The mural is a timeline, spanning five geological periods between 65 milllion and 362 million years ago. Zallinger splits the mural into these periods using large trees spanning the height of the mural.
Many of my questions about the mural include breakdowns by these five periods, so my first processing task was to convert the 1250 horizontal pixels into years, and then grouping them by the start/end dates of the geological periods.
On average, if the Age of Reptiles mural were a true timeline, it would cover an impressive 238 thousand years in each pixel. In the 110ft long actual painting, each inch of paint would cover 225 thousand years.
Cutting those pixels into the geological periods and overlaying them on the painting results in the image below:
These calculated period boundaries (the white lines) do not overlap with the painted boundaries (large trees). The calculated Cretaceous/Jurassic boundary is slightly to the right of the tree divider. The calculated Jurassic/Triassic boundary splices the head of an Allosaurus, while the boundary tree is far closer to the Permian period.
Correcting the timeline
Period | Period Start | Period End | K yrs / px | Px / Mil yrs |
---|---|---|---|---|
Cretaceous | 144 | 65 | 257.1 | 3.9 |
Jurassic | 206 | 144 | 150.3 | 6.7 |
Triassic | 248 | 206 | 356.4 | 2.8 |
Permian | 290 | 248 | 163.6 | 6.1 |
Carboniferous / Devonian | 362 | 290 | 462.4 | 2.2 |
As painted, the Jurassic and Permian periods are over-represented by almost 100% length, while the Triassic and Carboniferous / Devonian periods about half as long as they should be.

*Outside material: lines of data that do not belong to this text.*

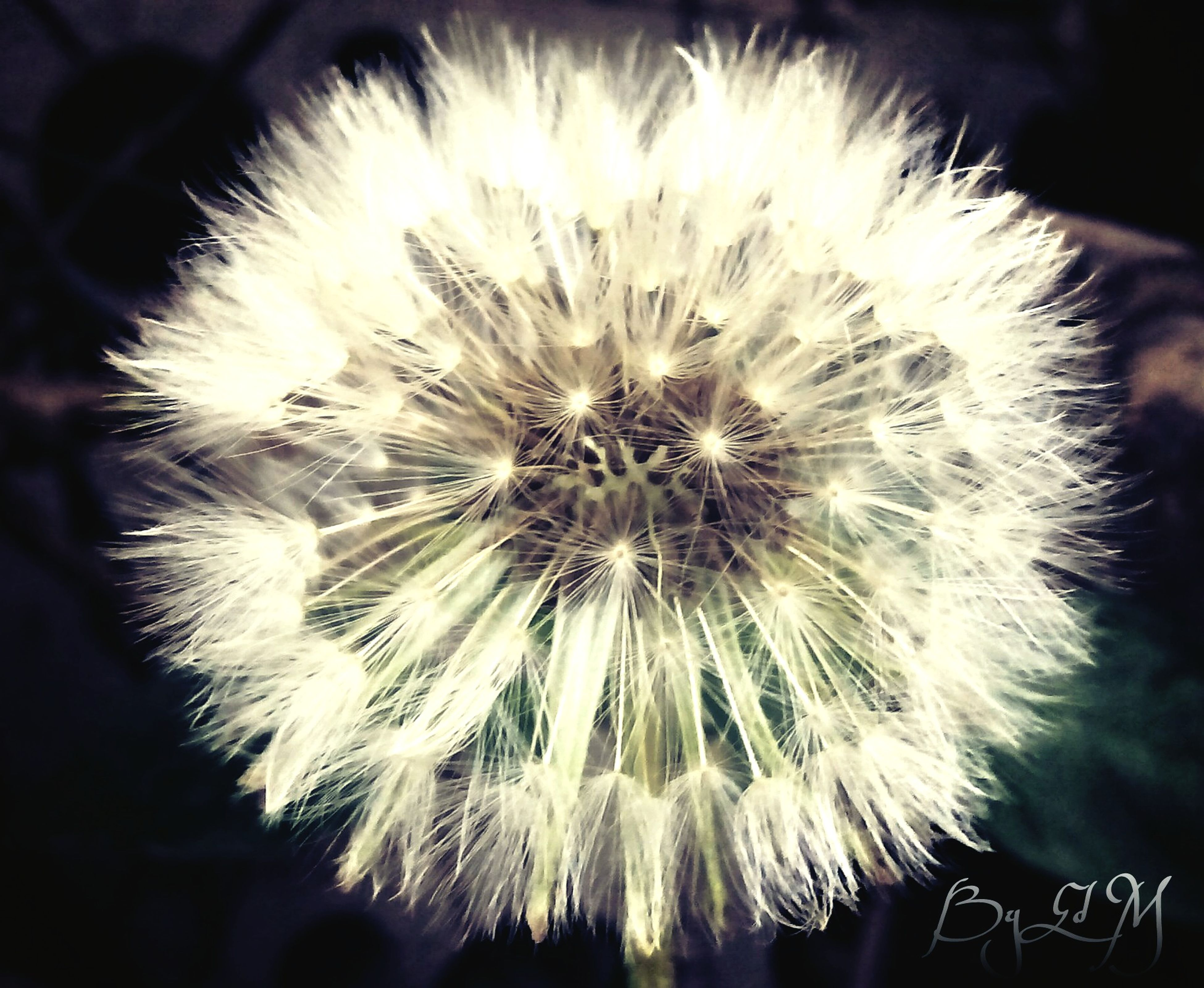 flower, dandelion, flower head, fragility, freshness, close-up, growth, beauty in nature, single flower, white color, nature, focus on foreground, softness, dandelion seed, petal, pollen, white, wildflower, uncultivated, blooming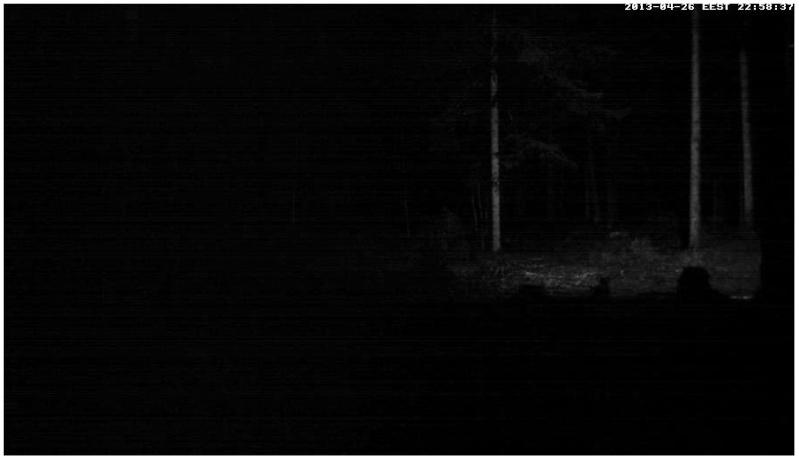 Alataguse Bear Cam 2013 - Page 2 2013-015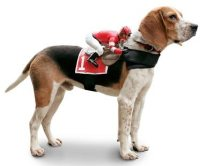 Jockey Rider Pet Costume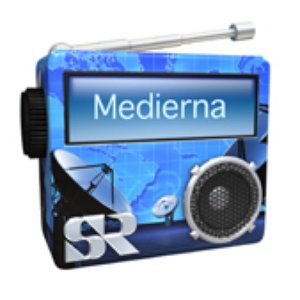 Image for 'SR P1 Medierna'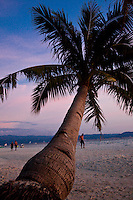 A single palm tree sits amongst the lingering colours of a beautiful sunset on White Sand Beach, Boracay, Philippines.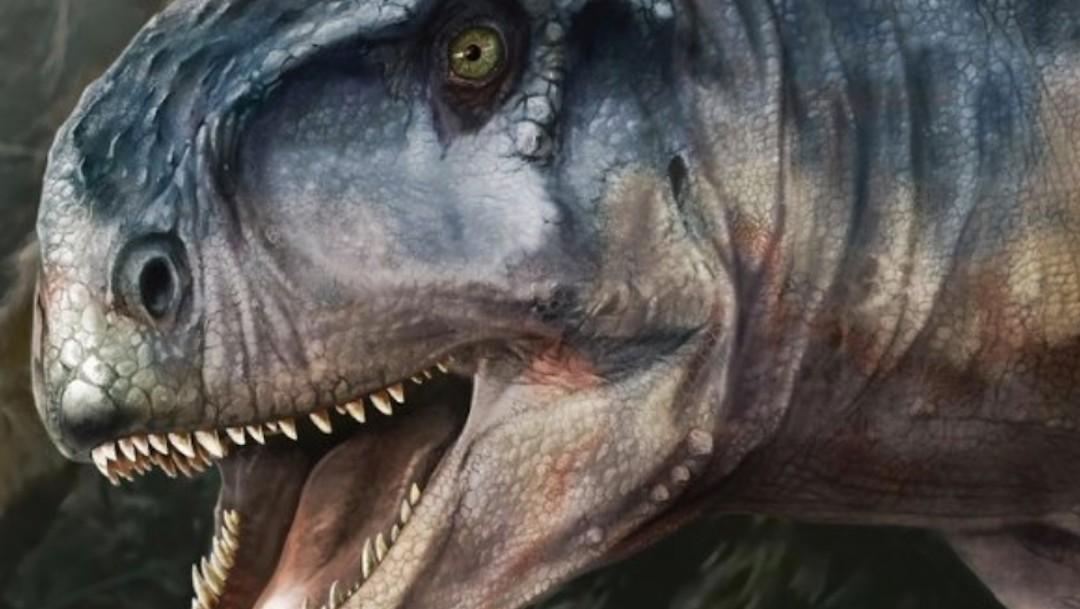 El Llukalkan aliocranianus, una nueva especie de dinosaurio carnívoro (Twitter: @tandfenviro)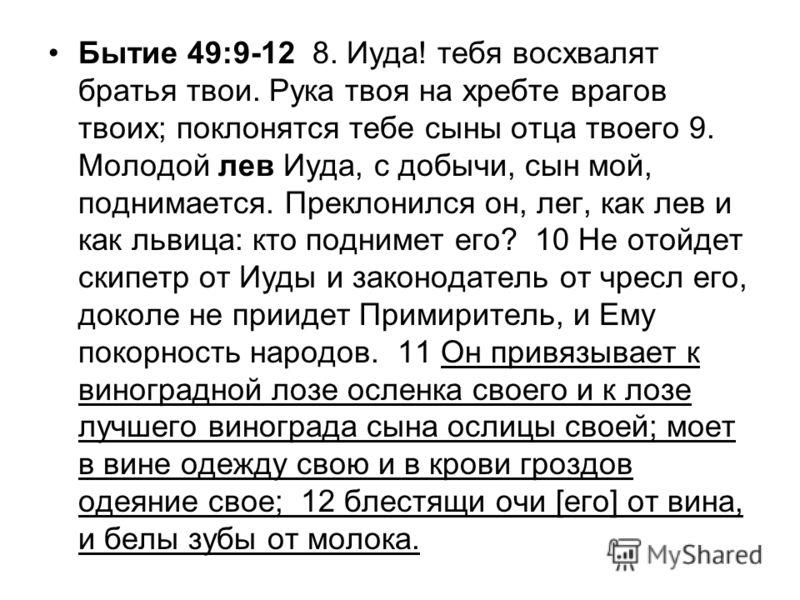 Бытие 49:9-12 8. Иуда! тебя восхвалят братья твои. Рука твоя на хребте врагов твоих; поклонятся тебе сыны отца твоего 9. Молодой лев Иуда, с добычи, сын мой, поднимается. Преклонился он, лег, как лев и как львица: кто поднимет его? 10 Не отойдет скип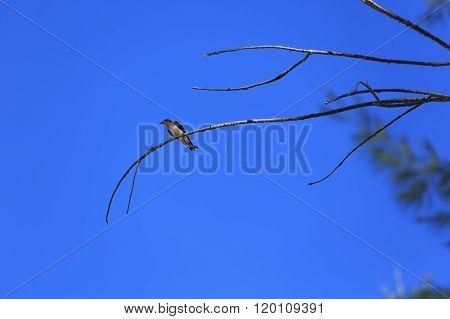 Bird Standing On Branch Of Dead Tree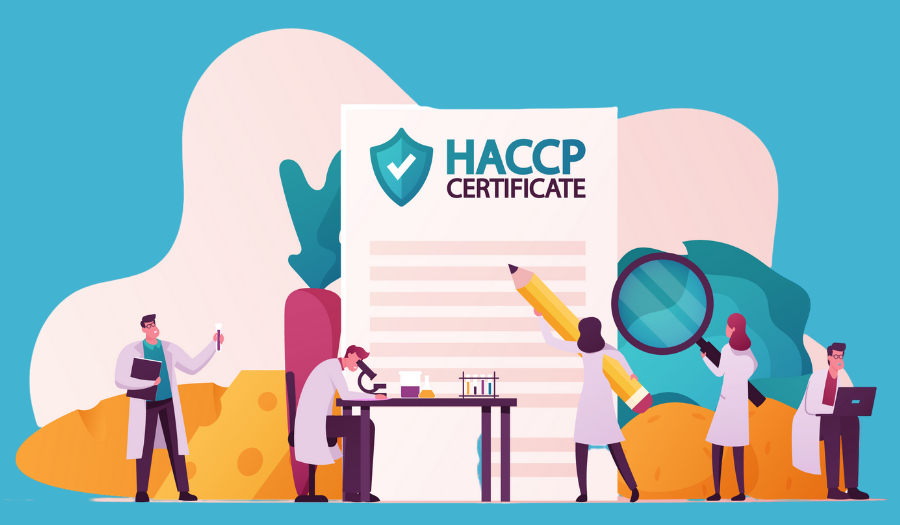 Tiny Characters with Microscope. and HACCP certificate
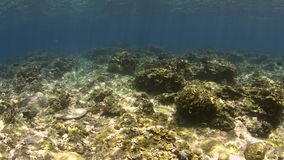 Shallow waters of a coral reef. 4k footage stock video footage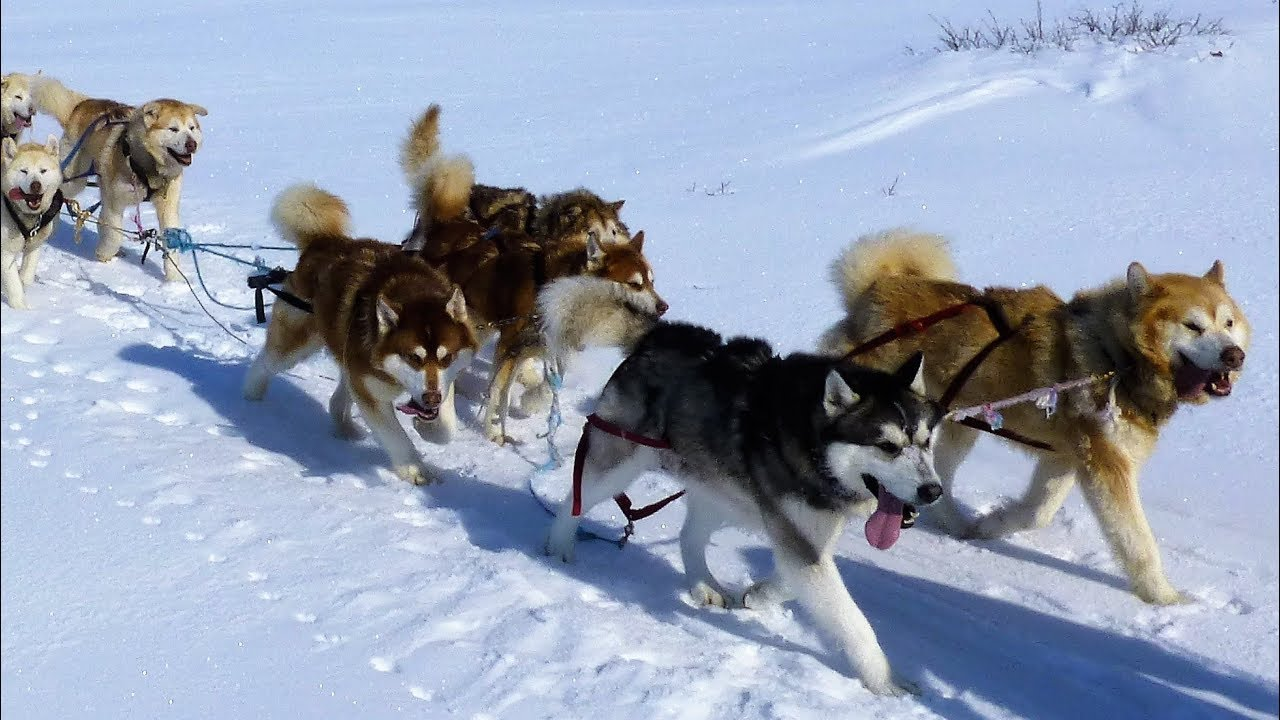 Alaskan Malamutes Arctic Expedition With Joe Henderson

What if the mural were a more accurate timeline and Zallinger painted each inch of the painting to cover 225 thousand years in every period? The painting would look more like…
I rescaled the x-coordinates by an adjustment factor for each period, then rounded each to the closest integer (I can’t plot fractional pixels). For the periods that were too large, I ended up with multiple colors per pixel, which were average together. For the proportionally shorter periods in the orignal painting, this resulted in some blank pixels which were filled in using the value to their left.
The bottom image in the chart distorts the original painting so that every pixel represents the same number of years. Due to the scale of the image, it is difficult to see all the detail. Below, I just render the Cretaceous and Jurassic periods for comparison.
Zallinger likely painted the periods with different time scales to accomodate all of the animals he wanted to include. In the painting, Brontosaurus, the Peabody’s most famous dinosaur is prominently featured, along with other famous Jurassic dinosaurs including Allosaurus, Stegosaurus, and Archaeopteryx. This likely would not have been possible with accurately-proportioned period lengths.